Nothing but an exact copy of the data should be output.

Dataset entries:

════════════════════

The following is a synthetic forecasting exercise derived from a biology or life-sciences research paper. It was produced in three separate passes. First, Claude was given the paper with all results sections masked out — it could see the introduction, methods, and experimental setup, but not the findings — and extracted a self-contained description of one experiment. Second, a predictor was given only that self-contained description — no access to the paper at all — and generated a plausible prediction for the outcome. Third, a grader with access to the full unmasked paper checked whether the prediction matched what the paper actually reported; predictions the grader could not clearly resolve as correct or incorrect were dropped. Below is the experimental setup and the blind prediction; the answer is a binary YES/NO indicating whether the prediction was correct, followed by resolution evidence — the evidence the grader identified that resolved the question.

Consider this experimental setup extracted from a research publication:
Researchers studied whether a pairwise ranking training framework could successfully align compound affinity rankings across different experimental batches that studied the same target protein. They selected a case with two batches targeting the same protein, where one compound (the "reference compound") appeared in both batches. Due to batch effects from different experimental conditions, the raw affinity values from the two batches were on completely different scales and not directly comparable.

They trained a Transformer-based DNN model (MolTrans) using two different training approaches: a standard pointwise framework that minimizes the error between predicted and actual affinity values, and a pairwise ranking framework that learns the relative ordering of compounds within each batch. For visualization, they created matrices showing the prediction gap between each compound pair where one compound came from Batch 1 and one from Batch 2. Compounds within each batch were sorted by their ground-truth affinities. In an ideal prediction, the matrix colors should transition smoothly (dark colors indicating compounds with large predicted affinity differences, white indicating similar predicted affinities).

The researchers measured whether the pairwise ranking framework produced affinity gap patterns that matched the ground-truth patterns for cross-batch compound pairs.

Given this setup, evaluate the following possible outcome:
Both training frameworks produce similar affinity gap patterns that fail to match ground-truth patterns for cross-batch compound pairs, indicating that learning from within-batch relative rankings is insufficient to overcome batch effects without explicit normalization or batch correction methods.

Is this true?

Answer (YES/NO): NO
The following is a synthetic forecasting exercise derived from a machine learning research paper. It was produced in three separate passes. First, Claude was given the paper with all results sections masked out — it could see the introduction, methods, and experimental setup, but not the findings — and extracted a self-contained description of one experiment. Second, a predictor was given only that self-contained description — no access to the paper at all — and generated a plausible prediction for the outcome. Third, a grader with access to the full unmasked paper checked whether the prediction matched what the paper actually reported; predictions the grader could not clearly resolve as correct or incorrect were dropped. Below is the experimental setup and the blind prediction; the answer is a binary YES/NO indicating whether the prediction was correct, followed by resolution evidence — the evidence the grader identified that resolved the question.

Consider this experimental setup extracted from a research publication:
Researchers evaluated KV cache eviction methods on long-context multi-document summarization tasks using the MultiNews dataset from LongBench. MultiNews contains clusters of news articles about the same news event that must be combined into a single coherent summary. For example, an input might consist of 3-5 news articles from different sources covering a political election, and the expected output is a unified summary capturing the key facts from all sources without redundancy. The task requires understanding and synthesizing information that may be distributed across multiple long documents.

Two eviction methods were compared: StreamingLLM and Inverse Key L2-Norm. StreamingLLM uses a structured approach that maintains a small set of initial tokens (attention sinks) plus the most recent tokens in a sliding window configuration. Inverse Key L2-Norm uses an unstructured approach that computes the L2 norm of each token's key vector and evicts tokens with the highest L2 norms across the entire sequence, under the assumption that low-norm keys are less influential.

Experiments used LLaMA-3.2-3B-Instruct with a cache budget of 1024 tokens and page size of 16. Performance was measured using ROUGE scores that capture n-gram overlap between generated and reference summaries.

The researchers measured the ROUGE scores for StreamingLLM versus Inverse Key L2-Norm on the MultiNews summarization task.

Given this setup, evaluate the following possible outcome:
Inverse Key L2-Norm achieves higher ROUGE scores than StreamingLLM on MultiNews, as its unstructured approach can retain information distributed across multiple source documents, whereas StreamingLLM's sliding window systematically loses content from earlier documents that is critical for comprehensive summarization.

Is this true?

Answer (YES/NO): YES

════════════════════

** Reply to the exercise **
The following is a synthetic forecasting exercise derived from a biology or life-sciences research paper. It was produced in three separate passes. First, Claude was given the paper with all results sections masked out — it could see the introduction, methods, and experimental setup, but not the findings — and extracted a self-contained description of one experiment. Second, a predictor was given only that self-contained description — no access to the paper at all — and generated a plausible prediction for the outcome. Third, a grader with access to the full unmasked paper checked whether the prediction matched what the paper actually reported; predictions the grader could not clearly resolve as correct or incorrect were dropped. Below is the experimental setup and the blind prediction; the answer is a binary YES/NO indicating whether the prediction was correct, followed by resolution evidence — the evidence the grader identified that resolved the question.

Consider this experimental setup extracted from a research publication:
Researchers studied whether a pairwise ranking training framework could successfully align compound affinity rankings across different experimental batches that studied the same target protein. They selected a case with two batches targeting the same protein, where one compound (the "reference compound") appeared in both batches. Due to batch effects from different experimental conditions, the raw affinity values from the two batches were on completely different scales and not directly comparable.

They trained a Transformer-based DNN model (MolTrans) using two different training approaches: a standard pointwise framework that minimizes the error between predicted and actual affinity values, and a pairwise ranking framework that learns the relative ordering of compounds within each batch. For visualization, they created matrices showing the prediction gap between each compound pair where one compound came from Batch 1 and one from Batch 2. Compounds within each batch were sorted by their ground-truth affinities. In an ideal prediction, the matrix colors should transition smoothly (dark colors indicating compounds with large predicted affinity differences, white indicating similar predicted affinities).

The researchers measured whether the pairwise ranking framework produced affinity gap patterns that matched the ground-truth patterns for cross-batch compound pairs.

Given this setup, evaluate the following possible outcome:
Both training frameworks produce similar affinity gap patterns that fail to match ground-truth patterns for cross-batch compound pairs, indicating that learning from within-batch relative rankings is insufficient to overcome batch effects without explicit normalization or batch correction methods.

Is this true?

Answer (YES/NO): NO
The following is a synthetic forecasting exercise derived from a machine learning research paper. It was produced in three separate passes. First, Claude was given the paper with all results sections masked out — it could see the introduction, methods, and experimental setup, but not the findings — and extracted a self-contained description of one experiment. Second, a predictor was given only that self-contained description — no access to the paper at all — and generated a plausible prediction for the outcome. Third, a grader with access to the full unmasked paper checked whether the prediction matched what the paper actually reported; predictions the grader could not clearly resolve as correct or incorrect were dropped. Below is the experimental setup and the blind prediction; the answer is a binary YES/NO indicating whether the prediction was correct, followed by resolution evidence — the evidence the grader identified that resolved the question.

Consider this experimental setup extracted from a research publication:
Researchers evaluated KV cache eviction methods on long-context multi-document summarization tasks using the MultiNews dataset from LongBench. MultiNews contains clusters of news articles about the same news event that must be combined into a single coherent summary. For example, an input might consist of 3-5 news articles from different sources covering a political election, and the expected output is a unified summary capturing the key facts from all sources without redundancy. The task requires understanding and synthesizing information that may be distributed across multiple long documents.

Two eviction methods were compared: StreamingLLM and Inverse Key L2-Norm. StreamingLLM uses a structured approach that maintains a small set of initial tokens (attention sinks) plus the most recent tokens in a sliding window configuration. Inverse Key L2-Norm uses an unstructured approach that computes the L2 norm of each token's key vector and evicts tokens with the highest L2 norms across the entire sequence, under the assumption that low-norm keys are less influential.

Experiments used LLaMA-3.2-3B-Instruct with a cache budget of 1024 tokens and page size of 16. Performance was measured using ROUGE scores that capture n-gram overlap between generated and reference summaries.

The researchers measured the ROUGE scores for StreamingLLM versus Inverse Key L2-Norm on the MultiNews summarization task.

Given this setup, evaluate the following possible outcome:
Inverse Key L2-Norm achieves higher ROUGE scores than StreamingLLM on MultiNews, as its unstructured approach can retain information distributed across multiple source documents, whereas StreamingLLM's sliding window systematically loses content from earlier documents that is critical for comprehensive summarization.

Is this true?

Answer (YES/NO): YES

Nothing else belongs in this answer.